Testing Models

In my last few articles, I've been dipping into the waters of "machine learning"—a powerful idea that has been moving steadily into the mainstream of computing, and that has the potential to change lives in numerous ways. The goal of machine learning is to produce a "model"—a piece of software that can make predictions with new data based on what it has learned from old data.

One common type of problem that machine learning can help solve is classification. Given some new data, how can you categorize it? For example, if you're a credit-card company, and you have data about a new purchase, does the purchase appear to be legitimate or fraudulent? The degree to which you can categorize a purchase accurately depends on the quality of your model. And, the quality of your model will generally depend on not only the algorithm you choose, but also the quantity and quality of data you use to "train" that model.

Implied in the above statement is that given the same input data, different algorithms can produce different results. For this reason, it's not enough to choose a machine-learning algorithm. You also must test the resulting model and compare its quality against other models as well.

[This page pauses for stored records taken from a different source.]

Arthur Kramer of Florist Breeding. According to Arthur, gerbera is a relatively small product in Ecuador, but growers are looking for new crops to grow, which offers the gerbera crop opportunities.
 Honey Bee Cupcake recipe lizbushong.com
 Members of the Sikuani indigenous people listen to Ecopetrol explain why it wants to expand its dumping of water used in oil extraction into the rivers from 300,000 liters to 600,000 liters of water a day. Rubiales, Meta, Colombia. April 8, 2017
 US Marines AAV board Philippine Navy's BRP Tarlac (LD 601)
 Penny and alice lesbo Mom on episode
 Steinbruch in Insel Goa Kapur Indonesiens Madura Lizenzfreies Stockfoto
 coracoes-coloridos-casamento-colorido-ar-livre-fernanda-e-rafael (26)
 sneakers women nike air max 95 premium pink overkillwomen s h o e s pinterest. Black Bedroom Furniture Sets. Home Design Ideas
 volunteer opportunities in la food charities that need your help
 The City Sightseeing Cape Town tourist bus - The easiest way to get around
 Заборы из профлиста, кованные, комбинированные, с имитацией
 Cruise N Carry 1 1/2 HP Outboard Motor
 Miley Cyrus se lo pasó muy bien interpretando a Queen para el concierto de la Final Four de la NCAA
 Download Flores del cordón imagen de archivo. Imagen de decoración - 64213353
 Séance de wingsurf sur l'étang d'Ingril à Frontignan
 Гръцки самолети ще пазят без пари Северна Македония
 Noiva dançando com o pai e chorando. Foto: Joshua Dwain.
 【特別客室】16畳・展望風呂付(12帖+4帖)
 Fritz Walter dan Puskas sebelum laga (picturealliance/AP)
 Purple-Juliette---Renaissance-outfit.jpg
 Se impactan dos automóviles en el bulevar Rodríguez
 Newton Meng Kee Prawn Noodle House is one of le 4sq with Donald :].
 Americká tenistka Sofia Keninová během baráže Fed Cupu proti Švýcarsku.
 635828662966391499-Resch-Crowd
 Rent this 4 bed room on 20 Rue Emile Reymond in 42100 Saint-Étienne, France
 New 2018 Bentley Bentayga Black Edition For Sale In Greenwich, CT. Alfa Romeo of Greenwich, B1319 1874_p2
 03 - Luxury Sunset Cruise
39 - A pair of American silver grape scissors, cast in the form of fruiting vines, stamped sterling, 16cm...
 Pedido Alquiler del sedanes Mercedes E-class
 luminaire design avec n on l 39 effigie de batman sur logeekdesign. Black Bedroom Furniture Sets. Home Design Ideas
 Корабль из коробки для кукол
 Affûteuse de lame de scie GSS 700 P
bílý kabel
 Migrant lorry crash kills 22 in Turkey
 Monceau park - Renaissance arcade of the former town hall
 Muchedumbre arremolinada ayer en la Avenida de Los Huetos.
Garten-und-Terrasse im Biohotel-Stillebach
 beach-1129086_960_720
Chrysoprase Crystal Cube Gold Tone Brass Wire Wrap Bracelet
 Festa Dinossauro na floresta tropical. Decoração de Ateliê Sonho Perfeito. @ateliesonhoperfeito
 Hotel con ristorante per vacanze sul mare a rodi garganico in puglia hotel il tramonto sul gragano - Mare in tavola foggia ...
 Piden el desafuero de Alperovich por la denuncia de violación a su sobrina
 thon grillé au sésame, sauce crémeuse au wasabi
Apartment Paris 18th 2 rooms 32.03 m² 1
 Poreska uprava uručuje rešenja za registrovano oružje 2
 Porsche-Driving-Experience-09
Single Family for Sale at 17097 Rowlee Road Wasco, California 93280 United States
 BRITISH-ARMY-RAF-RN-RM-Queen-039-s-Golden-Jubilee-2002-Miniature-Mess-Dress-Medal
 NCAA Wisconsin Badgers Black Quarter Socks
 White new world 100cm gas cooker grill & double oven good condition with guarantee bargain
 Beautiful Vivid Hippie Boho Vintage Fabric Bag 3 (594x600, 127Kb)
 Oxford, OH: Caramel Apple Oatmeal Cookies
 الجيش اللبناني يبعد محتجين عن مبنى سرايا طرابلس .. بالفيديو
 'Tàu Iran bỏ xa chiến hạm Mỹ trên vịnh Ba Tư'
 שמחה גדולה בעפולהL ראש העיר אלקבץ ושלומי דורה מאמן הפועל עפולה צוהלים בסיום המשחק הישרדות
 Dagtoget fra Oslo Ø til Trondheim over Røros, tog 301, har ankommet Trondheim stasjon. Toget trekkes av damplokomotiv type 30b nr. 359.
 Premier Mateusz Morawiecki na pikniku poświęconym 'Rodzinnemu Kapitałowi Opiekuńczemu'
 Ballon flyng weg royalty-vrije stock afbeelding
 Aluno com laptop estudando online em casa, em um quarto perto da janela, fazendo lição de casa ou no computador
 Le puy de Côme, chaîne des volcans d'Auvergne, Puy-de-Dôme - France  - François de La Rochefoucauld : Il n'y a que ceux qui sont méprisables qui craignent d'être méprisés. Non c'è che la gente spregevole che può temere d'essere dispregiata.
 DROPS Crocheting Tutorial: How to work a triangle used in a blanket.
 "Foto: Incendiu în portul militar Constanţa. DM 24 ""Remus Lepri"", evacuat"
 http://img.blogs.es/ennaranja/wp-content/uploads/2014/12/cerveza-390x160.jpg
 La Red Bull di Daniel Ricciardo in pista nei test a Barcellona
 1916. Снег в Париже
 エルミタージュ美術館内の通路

So in this article, I explore the notion of testing models. I show how Python's scikit-learn package, which you can use to build and train models, also provides the ability to test them. I also describe how scikit-learn provides tools to compare model effectiveness.

Testing Models

What does it even mean to "test" a model? After all, if you have built a model based on available data, doesn't it make sense that the model will work with future data?

Perhaps, but you need to check, just to be sure. Perhaps the algorithm isn't quite appropriate for the type of data you're examining, or perhaps there wasn't enough data to train the model well. Or, perhaps the data was flawed and, thus, didn't train the model effectively.

But, one of the biggest problems with modeling is that of "overfitting". Overfitting means that the model does a great job of describing the training data, but that it is tied to the training data so closely and specifically, it cannot be generalized further.

For example, let's assume that a credit-card company wants to model fraud. You know that in a large number of cases, people use credit cards to buy expensive electronics. An overfit model wouldn't just give extra weight to someone buying expensive electronics in its determination of fraud; it might look at the exact price, location and type of electronics being bought. In other words, the model will precisely describe what has happened in the past, limiting its ability to generalize and predict the future.

Imagine if you could read letters that were only from a font you had previously learned, and you can further understand the limitations of overfitting.

How do you avoid overfit models? You check them with a variety of input data. If the model performs well with a number of different inputs, it should work well with a number of outputs.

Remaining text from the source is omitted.